Het verschil tussen het principe van Capers Jones en mijn model is dat ik de projectduur als tijdfactor heb toegevoegd.
Er zijn onderzoekers die zeggen dat je juist geen extra wijzigingen moet toelaten als je project gestart is. Jij denkt daar anders over?
Wijzigingen horen bij ict-projecten. Het kan zijn dat de wetgeving verandert of dat er nieuwere technologie beschikbaar komt. En tijdens een project kan er sprake zijn van voortschrijdend inzicht waardoor je een ict-project moet aanpassen.
Door te meten wat er gebeurt en daarop in te spelen, hou je het project toch beheersbaar.
Wordt nu niet bijgehouden hoeveel wijzigingen een project krijgt?
Dat gebeurt wel. Bedrijven noemen dat functiepuntanalyses. Een functiepunt is een wijziging van het project. Die functiepunten worden bijvoorbeeld in een service level agreement (sla) vastgelegd.
De manier waarop ik de functiepunten gebruik bestond alleen nog niet. Door mijn model te gebruiken kun je kortlopende en langlopende projecten met elkaar vergelijken.
Waarom heb je de projectduur als tijdfactor aan het model van Caper Jones toegevoegd?
Jones zegt dat een project met groeipercentages tussen de 2 en 5 procent een beheersbaar project is. De projecten die ik onderzocht hadden ook deze groeipercentages, maar er zaten ook geslaagde projecten tussen waar de groei van het aantal wijzigingen 10 tot 15 procent was. Dit bleken vaak korte projecten te zijn.
Hoe kunnen bedrijven jouw model gebruiken?
Op de website van mijn promotor Chris Verhoef is een excelbestand te downloaden waar bedrijven gegevens in kunnen vullen. Aan de hand van dit model kunnen bedrijven dan besluiten om requirements niet door te voeren of juist langzamer door te voeren.
Je hebt ook kostenoverschrijdingen en kostenonderschrijdingen van ict-projecten onderzocht. Wat zijn hier de oorzaken van?
Uit de analyse die ik maakte blijkt dat projecten waar veel externe ontwikkelaars aan werken een grotere kans hebben op kostenoverschrijding. Externen hebben tijd nodig om ingewerkt te worden. Dat wordt vaak niet ingecalculeerd bij de projectkosten. Ook geldt: hoe groter de ontwikkelomgeving, hoe groter de kans op kostenoverschrijding. Dat komt omdat bij grotere afdelingen de communicatie over veel lijnen loopt. Dat is kost tijd.
Waarom heb je ook naar kostenonderschrijdingen gekeken?
Ik heb gekeken naar projecten waar de kosten 5 procent onder of 2 procent boven de begroting waren. Dat noemde ik een misschatting. Ook een onderschrijving is vervelend. Het geld reserveer je toch voor een project. Dat kun je op dat moment niet uitgeven.
De redenen voor kostenwijzigingen die je geeft klinken als open deuren.
Dat geeft niet. Eerder waren het alleen onderbuikgevoelens van ict-afdelingen. Nu wordt dit onderbuikgevoel ondersteund door harde data. Er is namelijk weinig analytisch onderzoek op dit gebied.

▶ [MATERIAAL]
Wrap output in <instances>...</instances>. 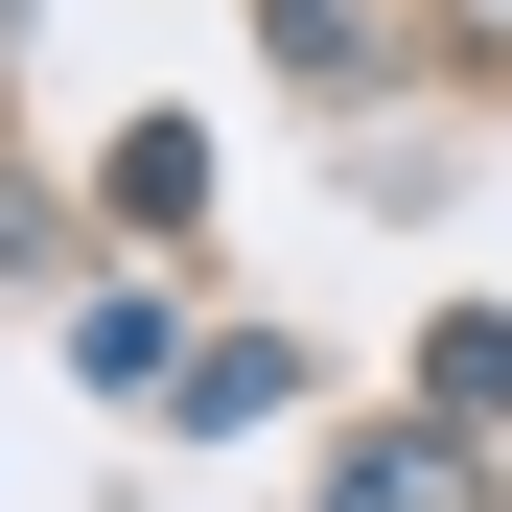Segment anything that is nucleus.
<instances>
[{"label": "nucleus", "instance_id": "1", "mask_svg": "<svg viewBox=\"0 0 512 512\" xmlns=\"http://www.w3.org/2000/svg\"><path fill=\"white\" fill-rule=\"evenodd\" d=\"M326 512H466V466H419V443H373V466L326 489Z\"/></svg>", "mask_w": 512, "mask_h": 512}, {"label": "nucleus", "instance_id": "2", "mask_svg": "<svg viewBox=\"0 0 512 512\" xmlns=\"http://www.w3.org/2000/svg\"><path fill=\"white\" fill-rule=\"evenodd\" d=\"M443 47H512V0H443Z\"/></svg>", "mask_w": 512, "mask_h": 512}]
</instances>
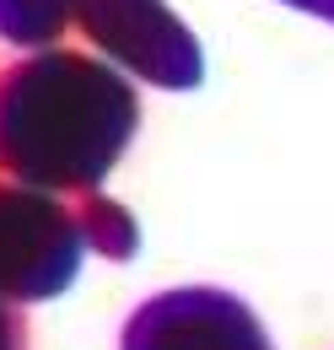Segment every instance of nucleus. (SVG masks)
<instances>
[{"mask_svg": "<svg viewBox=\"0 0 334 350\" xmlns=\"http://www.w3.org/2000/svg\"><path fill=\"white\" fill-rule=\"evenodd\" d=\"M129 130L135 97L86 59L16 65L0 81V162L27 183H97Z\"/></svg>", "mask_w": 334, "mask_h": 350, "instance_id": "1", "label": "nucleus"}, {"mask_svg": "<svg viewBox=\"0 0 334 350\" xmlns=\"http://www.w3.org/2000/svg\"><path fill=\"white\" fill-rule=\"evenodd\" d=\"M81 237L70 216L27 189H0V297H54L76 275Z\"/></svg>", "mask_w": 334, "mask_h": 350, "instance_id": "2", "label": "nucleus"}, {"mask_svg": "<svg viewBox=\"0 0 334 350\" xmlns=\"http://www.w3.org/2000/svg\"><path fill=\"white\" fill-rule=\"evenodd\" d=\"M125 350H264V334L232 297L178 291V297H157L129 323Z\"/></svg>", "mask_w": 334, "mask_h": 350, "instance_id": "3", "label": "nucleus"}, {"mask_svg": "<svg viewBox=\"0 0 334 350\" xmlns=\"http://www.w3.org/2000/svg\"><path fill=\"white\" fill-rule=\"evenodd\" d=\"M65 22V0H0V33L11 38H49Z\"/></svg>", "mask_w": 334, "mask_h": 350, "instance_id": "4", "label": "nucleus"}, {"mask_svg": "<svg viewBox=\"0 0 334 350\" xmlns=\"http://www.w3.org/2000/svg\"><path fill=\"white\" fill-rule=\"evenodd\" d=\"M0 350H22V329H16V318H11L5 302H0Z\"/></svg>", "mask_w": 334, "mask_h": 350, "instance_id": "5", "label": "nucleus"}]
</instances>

▶ [OPDRACHT]
Schrijf een deel van het interview over ict-projecten woordelijk over. Begin bij de woorden "Er zijn onderzoekers" en stop na "agreement (sla) vastgelegd.".

▶ [UITWERKING]
Er zijn onderzoekers die zeggen dat je juist geen extra wijzigingen moet toelaten als je project gestart is. Jij denkt daar anders over?
Wijzigingen horen bij ict-projecten. Het kan zijn dat de wetgeving verandert of dat er nieuwere technologie beschikbaar komt. En tijdens een project kan er sprake zijn van voortschrijdend inzicht waardoor je een ict-project moet aanpassen.
Door te meten wat er gebeurt en daarop in te spelen, hou je het project toch beheersbaar.
Wordt nu niet bijgehouden hoeveel wijzigingen een project krijgt?
Dat gebeurt wel. Bedrijven noemen dat functiepuntanalyses. Een functiepunt is een wijziging van het project. Die functiepunten worden bijvoorbeeld in een service level agreement (sla) vastgelegd.